TASKS TO PERFORM:
1. Repeat, word for word, the passage of the mud flap article below from "Remove Old Flaps" up to and including "the back wheel.".
2. Render the following sentence from the mud flap article into French: "The flaps are bolted to the mud flap bracket at the end of the back wheel."

PAGE:

········

How An Independent Truck Owner Should Replace The Mud Flaps On A Semi-Truck Cab To Meet State Laws
Mud flaps are required in most states for large commercial vehicles traveling the highways. The mud flaps help limit the amount of mist that gets kicked up into the air by the tires on a semi-truck driving over wet roads. The mist is a road hazard that can blind drivers passing or following behind the trucks and can lead to accidents. If you get caught with missing or broken flaps, you will face getting a ticket and a fine in most states. Independent truck owners who are responsible for the maintenance of their vehicle can easily replace the mud flaps by themselves to save money on maintenance costs. Here is how you can replace the mud flaps on the back of your semi-truck cab while making sure you are adhering to the state laws.
Remove Old Flaps
You’ll need a ratchet set with sockets and a large wrench to remove the flaps. The flaps are bolted to the mud flap bracket at the end of the back wheel.
Purchase New Flaps
Every state has its own regulations on what can and cannot be on the flaps. Some states like Michigan do not allow things like reflectors and lights to hang on the flap. The concern is that the reflectors and lights can break off while you are driving down the highway and those parts can damage other vehicles and/or cause other drivers to lose control of their vehicle. In other states, there are no such requirements. To make sure you stay in compliance with all applicable laws in the areas you are going to drive your semi-truck, you need to learn what the laws are regarding the style of flaps you need to have to stay in compliance in those areas.

········

DATASET EXCERPT:
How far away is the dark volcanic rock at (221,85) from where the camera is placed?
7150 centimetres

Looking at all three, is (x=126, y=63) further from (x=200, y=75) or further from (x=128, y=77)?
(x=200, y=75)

········

RESPONSES TO THE EXERCISE:
1.
Remove Old Flaps
You’ll need a ratchet set with sockets and a large wrench to remove the flaps. The flaps are bolted to the mud flap bracket at the end of the back wheel.

2. Les bavettes sont boulonnées au support de bavette à l'extrémité de la roue arrière.